Task requirements: Please copy each line of the listing below in which the word "Zealand" appears.

Dataset excerpts:
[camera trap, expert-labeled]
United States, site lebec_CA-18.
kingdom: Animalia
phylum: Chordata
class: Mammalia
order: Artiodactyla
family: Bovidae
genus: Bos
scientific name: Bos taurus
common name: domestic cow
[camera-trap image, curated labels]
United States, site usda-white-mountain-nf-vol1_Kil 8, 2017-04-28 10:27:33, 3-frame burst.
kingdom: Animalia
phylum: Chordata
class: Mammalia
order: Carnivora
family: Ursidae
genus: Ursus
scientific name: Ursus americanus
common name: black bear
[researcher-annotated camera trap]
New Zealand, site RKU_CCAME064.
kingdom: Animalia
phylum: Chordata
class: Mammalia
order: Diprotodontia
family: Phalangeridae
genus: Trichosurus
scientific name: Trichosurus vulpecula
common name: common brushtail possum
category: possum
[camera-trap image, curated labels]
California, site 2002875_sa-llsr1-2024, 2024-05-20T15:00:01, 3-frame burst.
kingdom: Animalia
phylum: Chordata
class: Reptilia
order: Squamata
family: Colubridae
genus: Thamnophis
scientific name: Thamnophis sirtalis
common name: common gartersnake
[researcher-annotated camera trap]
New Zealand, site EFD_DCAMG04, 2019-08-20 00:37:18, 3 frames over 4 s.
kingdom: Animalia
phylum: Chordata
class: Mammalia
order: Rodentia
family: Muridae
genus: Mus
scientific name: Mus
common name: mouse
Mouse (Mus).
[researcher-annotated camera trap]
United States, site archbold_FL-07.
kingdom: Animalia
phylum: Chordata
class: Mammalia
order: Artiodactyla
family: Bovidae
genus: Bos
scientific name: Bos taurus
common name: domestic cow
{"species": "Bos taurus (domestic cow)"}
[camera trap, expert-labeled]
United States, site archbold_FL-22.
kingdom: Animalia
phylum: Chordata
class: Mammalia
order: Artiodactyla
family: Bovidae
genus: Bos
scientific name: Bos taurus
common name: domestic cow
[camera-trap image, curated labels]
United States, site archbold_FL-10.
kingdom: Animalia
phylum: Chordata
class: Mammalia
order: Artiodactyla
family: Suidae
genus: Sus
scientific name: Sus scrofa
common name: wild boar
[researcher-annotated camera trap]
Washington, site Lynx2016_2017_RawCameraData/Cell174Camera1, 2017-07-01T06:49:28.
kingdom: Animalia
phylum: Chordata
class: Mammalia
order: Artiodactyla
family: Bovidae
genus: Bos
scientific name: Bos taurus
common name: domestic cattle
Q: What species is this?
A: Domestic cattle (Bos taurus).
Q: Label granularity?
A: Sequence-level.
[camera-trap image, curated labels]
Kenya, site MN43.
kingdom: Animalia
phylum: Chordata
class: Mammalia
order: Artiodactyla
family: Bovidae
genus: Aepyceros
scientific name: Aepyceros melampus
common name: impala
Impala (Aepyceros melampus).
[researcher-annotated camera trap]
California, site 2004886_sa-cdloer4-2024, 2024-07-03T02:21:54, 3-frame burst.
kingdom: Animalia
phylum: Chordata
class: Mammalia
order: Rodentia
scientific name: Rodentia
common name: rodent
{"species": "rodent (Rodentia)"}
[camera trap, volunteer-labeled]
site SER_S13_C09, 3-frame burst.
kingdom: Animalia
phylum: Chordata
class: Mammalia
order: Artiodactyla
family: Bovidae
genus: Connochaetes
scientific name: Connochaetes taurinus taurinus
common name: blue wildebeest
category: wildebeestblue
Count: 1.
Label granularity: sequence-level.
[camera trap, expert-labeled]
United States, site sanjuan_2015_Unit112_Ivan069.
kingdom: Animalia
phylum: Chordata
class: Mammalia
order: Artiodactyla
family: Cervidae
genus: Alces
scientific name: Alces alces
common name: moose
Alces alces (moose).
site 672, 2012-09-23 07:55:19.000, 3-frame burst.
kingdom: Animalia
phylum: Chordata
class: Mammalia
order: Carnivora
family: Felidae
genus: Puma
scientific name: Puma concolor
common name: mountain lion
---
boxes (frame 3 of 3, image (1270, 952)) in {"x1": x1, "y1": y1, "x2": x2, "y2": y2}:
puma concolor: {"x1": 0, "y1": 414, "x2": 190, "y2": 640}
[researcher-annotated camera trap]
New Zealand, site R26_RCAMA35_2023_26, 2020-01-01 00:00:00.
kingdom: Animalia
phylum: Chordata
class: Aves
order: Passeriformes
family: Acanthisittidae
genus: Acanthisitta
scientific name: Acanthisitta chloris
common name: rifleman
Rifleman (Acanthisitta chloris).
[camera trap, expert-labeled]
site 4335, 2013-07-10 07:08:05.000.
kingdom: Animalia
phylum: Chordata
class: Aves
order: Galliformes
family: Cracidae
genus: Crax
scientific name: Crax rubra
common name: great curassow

Result of this exercise:
New Zealand, site RKU_CCAME064.
New Zealand, site EFD_DCAMG04, 2019-08-20 00:37:18, 3 frames over 4 s.
New Zealand, site R26_RCAMA35_2023_26, 2020-01-01 00:00:00.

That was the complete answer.